I have been lamenting my life because this life is not what I envisioned when I walked my way into a new life almost four years ago. I had all of these hopes and dreams. That I was going to finally get to live the life I dreamed of. I don't feel like I have that. I feel like I am being told to settle for less. As if I am being told, "Jeanette, this is all you get. Go sit in the corner, don't complain, and be happy about it." Fortunately or unfortunately, resigning to less than what I feel I deserve has never been my thing. I do complain, because I have the right to. Even if people think I'm being negative. I get so tired of that word - "negative." 

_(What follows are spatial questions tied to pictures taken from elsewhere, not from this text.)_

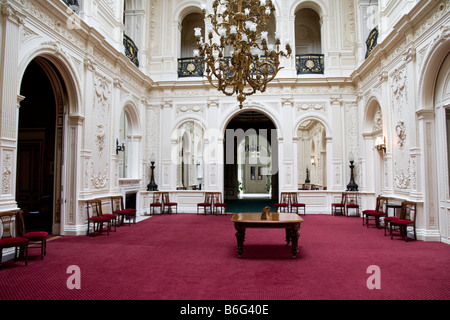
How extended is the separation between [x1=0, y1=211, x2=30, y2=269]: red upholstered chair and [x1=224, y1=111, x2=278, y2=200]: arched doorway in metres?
12.9

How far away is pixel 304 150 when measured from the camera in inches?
784

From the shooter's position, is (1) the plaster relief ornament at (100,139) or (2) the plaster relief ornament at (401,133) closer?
(2) the plaster relief ornament at (401,133)

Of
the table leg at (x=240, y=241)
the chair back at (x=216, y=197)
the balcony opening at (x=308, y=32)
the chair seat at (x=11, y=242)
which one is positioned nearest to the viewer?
the chair seat at (x=11, y=242)

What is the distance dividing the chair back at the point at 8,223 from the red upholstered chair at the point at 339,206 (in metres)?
9.50

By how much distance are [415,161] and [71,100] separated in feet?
27.0

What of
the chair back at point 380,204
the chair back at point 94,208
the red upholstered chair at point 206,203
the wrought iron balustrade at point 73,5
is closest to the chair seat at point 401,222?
the chair back at point 380,204

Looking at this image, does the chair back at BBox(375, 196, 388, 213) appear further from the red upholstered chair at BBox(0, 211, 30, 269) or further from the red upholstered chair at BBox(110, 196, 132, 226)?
the red upholstered chair at BBox(0, 211, 30, 269)

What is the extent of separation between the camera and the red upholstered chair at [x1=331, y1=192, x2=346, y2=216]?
1099cm

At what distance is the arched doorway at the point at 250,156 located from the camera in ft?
62.4

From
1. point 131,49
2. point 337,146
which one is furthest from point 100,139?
point 337,146

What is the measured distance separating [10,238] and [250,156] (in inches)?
839

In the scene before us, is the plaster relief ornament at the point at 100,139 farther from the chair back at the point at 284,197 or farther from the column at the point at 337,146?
the column at the point at 337,146

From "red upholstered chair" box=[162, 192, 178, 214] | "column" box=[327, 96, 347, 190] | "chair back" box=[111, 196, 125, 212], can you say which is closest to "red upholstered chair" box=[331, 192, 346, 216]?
"column" box=[327, 96, 347, 190]
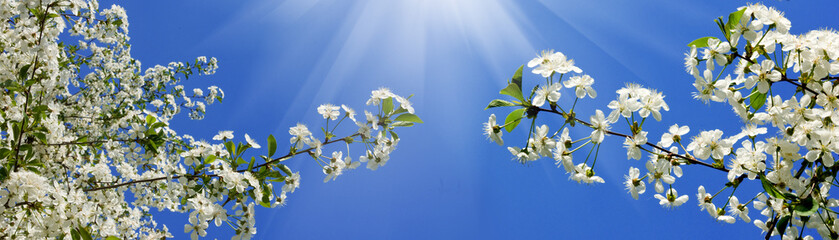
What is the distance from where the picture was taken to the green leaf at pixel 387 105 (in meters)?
3.18

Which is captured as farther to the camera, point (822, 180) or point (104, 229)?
point (104, 229)

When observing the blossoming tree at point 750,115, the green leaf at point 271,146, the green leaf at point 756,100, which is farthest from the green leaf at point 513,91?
the green leaf at point 271,146

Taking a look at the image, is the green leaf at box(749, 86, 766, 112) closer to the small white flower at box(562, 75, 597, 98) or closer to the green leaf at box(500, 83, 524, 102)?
the small white flower at box(562, 75, 597, 98)

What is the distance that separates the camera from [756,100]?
2.29 meters

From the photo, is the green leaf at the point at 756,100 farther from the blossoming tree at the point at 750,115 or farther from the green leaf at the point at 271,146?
the green leaf at the point at 271,146

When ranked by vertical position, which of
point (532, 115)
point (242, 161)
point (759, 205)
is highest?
point (242, 161)

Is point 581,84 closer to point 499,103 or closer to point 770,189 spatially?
point 499,103

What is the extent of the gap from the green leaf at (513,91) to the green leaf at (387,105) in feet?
3.87

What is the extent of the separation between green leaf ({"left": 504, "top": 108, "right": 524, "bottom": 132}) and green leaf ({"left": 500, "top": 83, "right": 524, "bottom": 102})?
0.31ft

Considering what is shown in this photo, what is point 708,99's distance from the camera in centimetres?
231

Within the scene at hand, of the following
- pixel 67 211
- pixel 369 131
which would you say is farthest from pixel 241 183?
pixel 67 211

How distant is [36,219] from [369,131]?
7.78ft

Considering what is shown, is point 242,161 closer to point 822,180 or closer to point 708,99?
point 708,99

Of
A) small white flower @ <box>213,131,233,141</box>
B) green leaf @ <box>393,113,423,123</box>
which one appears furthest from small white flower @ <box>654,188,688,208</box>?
small white flower @ <box>213,131,233,141</box>
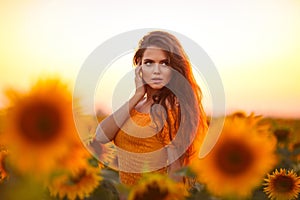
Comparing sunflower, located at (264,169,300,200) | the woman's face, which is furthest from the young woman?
sunflower, located at (264,169,300,200)

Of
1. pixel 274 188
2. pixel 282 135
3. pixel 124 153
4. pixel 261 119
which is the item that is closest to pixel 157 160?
pixel 124 153

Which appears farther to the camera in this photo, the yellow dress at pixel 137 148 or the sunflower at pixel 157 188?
the yellow dress at pixel 137 148

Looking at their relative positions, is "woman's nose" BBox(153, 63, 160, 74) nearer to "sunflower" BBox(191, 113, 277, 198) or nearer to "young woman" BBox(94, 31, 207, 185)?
"young woman" BBox(94, 31, 207, 185)

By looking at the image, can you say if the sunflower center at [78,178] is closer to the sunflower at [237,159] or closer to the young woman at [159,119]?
the sunflower at [237,159]

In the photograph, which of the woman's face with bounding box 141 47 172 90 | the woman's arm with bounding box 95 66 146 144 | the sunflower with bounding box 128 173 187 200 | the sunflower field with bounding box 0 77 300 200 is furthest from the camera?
the woman's arm with bounding box 95 66 146 144

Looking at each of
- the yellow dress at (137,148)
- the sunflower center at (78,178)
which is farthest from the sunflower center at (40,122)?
the yellow dress at (137,148)

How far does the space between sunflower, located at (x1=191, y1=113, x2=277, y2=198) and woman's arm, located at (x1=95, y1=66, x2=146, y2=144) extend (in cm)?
44

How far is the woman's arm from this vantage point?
3.86 feet

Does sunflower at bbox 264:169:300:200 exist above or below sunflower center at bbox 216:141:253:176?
above

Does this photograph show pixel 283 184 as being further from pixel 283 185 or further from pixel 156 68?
pixel 156 68

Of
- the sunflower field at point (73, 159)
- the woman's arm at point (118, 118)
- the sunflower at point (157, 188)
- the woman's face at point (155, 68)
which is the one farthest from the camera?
the woman's arm at point (118, 118)

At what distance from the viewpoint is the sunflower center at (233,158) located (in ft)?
2.32

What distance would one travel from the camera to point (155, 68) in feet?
3.64

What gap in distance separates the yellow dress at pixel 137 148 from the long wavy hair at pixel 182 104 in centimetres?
4
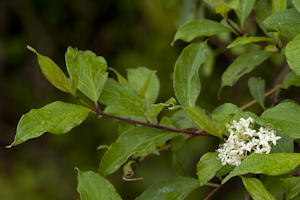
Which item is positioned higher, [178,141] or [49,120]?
[49,120]

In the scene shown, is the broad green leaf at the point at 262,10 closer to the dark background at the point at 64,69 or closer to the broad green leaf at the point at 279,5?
the broad green leaf at the point at 279,5

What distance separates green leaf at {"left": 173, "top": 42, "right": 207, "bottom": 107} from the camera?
2.24ft

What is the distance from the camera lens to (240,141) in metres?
0.55

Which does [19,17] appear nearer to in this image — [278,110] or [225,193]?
[225,193]

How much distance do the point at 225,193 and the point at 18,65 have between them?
5.85ft

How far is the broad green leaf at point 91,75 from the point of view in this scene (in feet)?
2.09

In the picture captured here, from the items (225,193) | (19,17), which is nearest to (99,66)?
(225,193)

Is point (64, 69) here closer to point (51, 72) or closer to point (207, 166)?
point (51, 72)

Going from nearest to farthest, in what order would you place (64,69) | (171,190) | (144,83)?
(171,190) → (144,83) → (64,69)

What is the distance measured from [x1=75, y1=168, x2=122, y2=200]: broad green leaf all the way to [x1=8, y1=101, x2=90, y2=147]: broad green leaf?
12cm

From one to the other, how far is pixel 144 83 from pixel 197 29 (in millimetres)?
192

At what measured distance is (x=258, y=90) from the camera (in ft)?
2.69

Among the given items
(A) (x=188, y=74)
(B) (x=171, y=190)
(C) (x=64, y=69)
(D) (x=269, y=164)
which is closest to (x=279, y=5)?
(A) (x=188, y=74)

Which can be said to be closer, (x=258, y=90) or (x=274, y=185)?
(x=274, y=185)
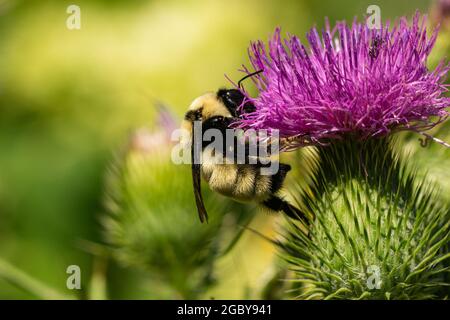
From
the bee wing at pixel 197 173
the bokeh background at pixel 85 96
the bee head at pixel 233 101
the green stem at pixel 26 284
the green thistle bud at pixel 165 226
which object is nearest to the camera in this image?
the bee head at pixel 233 101

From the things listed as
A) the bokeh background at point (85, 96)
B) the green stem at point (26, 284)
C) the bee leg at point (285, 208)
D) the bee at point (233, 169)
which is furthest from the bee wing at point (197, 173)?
the bokeh background at point (85, 96)

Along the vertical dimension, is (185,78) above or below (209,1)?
below

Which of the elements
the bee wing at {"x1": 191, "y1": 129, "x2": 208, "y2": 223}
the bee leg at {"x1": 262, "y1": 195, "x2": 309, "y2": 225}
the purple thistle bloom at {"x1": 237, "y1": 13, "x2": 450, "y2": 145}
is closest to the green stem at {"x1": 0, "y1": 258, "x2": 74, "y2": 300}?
the bee wing at {"x1": 191, "y1": 129, "x2": 208, "y2": 223}

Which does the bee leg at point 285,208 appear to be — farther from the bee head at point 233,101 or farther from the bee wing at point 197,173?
the bee head at point 233,101

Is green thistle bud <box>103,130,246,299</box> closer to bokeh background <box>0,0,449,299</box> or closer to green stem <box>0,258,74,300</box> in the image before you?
green stem <box>0,258,74,300</box>

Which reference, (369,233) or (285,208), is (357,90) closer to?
(369,233)
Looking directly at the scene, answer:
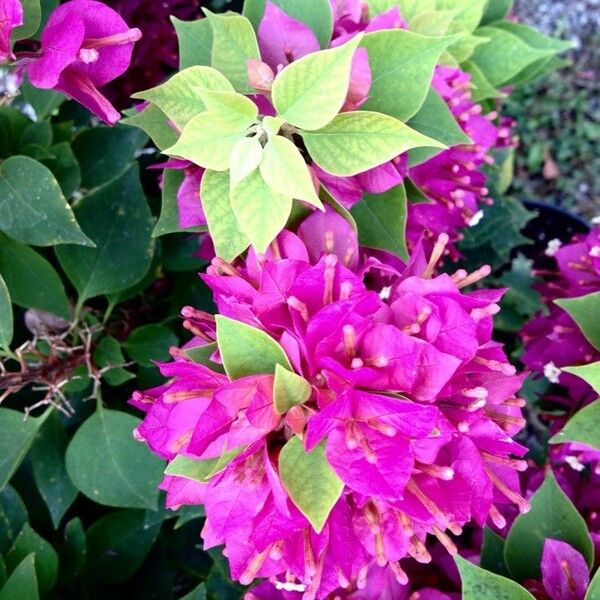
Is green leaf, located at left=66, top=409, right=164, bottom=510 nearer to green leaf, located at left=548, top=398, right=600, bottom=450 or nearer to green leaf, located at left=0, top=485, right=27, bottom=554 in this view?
green leaf, located at left=0, top=485, right=27, bottom=554

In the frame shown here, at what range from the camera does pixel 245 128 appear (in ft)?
1.65

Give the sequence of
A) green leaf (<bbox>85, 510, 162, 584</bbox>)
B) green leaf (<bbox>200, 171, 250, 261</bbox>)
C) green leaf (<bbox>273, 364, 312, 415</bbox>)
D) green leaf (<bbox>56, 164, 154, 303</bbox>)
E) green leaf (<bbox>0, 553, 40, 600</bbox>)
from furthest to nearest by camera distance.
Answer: green leaf (<bbox>85, 510, 162, 584</bbox>) < green leaf (<bbox>56, 164, 154, 303</bbox>) < green leaf (<bbox>0, 553, 40, 600</bbox>) < green leaf (<bbox>200, 171, 250, 261</bbox>) < green leaf (<bbox>273, 364, 312, 415</bbox>)

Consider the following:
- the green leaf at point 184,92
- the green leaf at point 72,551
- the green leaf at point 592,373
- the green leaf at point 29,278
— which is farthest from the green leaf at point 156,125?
the green leaf at point 72,551

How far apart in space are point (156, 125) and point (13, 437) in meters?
0.35

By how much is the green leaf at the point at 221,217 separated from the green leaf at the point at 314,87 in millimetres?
73

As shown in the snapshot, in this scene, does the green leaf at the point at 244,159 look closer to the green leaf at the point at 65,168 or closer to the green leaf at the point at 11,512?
the green leaf at the point at 65,168

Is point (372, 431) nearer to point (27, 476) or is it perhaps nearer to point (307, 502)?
point (307, 502)

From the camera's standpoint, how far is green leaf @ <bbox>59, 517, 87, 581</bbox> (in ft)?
2.59

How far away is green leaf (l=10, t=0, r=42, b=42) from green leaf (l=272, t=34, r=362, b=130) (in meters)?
0.20

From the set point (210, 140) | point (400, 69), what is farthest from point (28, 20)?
point (400, 69)

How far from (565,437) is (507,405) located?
78 mm

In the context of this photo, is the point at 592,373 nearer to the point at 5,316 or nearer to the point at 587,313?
the point at 587,313

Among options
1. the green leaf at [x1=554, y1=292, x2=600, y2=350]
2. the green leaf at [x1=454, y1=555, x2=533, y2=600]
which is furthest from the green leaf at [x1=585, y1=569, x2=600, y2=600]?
the green leaf at [x1=554, y1=292, x2=600, y2=350]

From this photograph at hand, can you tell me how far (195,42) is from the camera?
23.1 inches
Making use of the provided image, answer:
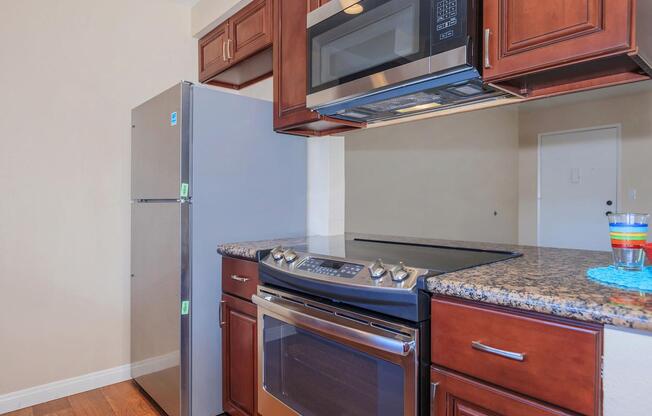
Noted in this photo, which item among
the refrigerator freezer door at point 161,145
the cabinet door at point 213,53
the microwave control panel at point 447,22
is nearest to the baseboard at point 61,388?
→ the refrigerator freezer door at point 161,145

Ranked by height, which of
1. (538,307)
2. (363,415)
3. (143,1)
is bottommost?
(363,415)

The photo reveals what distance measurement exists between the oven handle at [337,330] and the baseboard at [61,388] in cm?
142

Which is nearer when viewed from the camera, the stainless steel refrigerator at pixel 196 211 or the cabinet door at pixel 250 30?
the stainless steel refrigerator at pixel 196 211

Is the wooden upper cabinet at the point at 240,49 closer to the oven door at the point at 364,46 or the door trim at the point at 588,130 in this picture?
the oven door at the point at 364,46

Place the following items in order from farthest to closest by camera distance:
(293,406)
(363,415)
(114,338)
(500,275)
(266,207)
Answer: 1. (114,338)
2. (266,207)
3. (293,406)
4. (363,415)
5. (500,275)

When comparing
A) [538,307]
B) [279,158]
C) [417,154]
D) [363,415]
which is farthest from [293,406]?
[417,154]

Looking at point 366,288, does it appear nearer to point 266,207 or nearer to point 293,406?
point 293,406

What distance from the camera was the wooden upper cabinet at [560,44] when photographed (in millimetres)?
1000

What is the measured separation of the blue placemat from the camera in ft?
3.04

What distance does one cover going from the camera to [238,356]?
1.81 metres

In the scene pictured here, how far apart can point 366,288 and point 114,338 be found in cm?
200

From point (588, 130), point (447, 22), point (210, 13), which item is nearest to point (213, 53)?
point (210, 13)

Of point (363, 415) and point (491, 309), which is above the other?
point (491, 309)

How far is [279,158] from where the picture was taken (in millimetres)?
2168
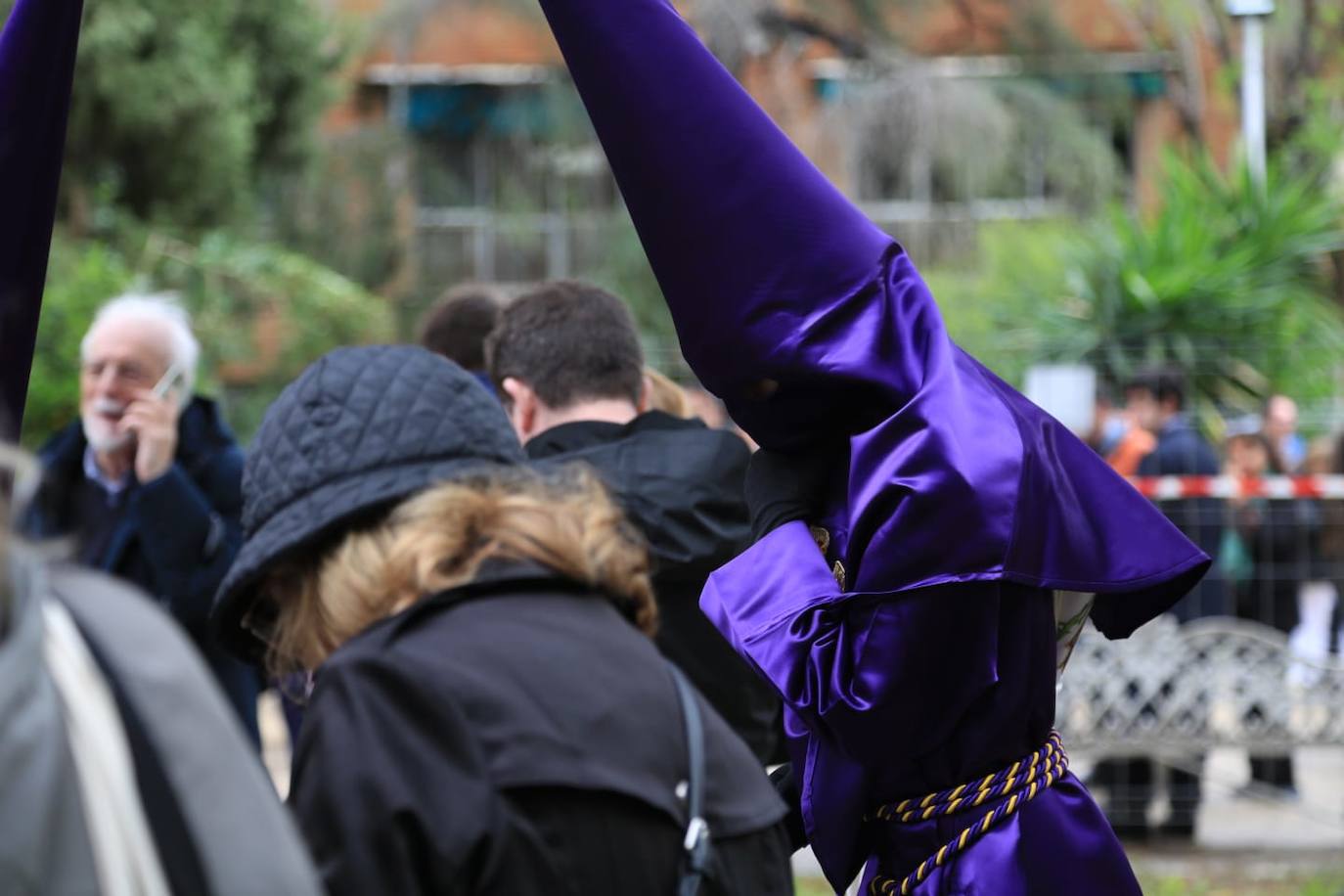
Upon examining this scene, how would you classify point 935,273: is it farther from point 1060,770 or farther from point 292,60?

I was upset, and I had a reason to be. I don't currently have a car, and I make barely enough in my day job to make ends meet. I take the bus to and from work. I'm fortunate because the city where I live has a shuttle that takes me to the bus stop in the morning, but there isn't one in the evening because I work later than the shuttle operates. Sometimes, I get a ride. When I am low on cash and I can't get a ride, I walk home from the bus stop. It's about 5 miles from the bus stop to my house. I will tell you that I was super unhappy about having to walk home from the bus. I was really upset about it. One night it took me almost three hours to get home but I was trudging along. I was feeling really down on myself, asking myself where I had gone so wrong in life that I was walking home five miles a night at 52. What was wrong with me?

I was complaining about it to a friend (maybe he's not a friend and secretly doesn't like me), but I was complaining about the walking. It was exhausting walking home from the bus. I was tired. I had worked all day at a low-level job that is an exercise in humility and humiliation for me to do every day. Then, I walk home at night. Five miles. The first part of the walk is a nature walk that I love. The last mile is mostly streets and sidewalks, and it isn't as enjoyable. That's the "I'm really tired" part. That's the part where the blisters on my feet started bleeding, and what kept me going was seeing my home in the distance.

One night, I got a ride home. I decided I wanted to get my 10,000 steps in for the day, and I was happily putting on my sneakers to go for my walk. Same walk. Different direction. Different attitude. Different attitude! Better attitude! At that moment, I took a look at my perspective about walking. I was mad because I was walking home. But, I had walked that walk so many times before. It was my "fun and enjoyable" activity for so many weekends and summer days. Why couldn't walking home be my fun and enjoyable activity in the evenings after work? Maybe I could reframe how I was thinking about walking. That it really was something I wanted to do, instead of a task I had to check off at the end of my day.

I started clocking myself on the way home. I challenged myself with my walking time. I decided I was going to use this as training time. The next day, I signed up for the first 5K I have done in two years. I only sort of trained for two weeks, which is another reason my time was lower than usual. The 5K changed my mindset about walking. I'm encouraged and excited for the next race, and walking is now part of goal setting for me and is back to being a fun and enjoyable activity.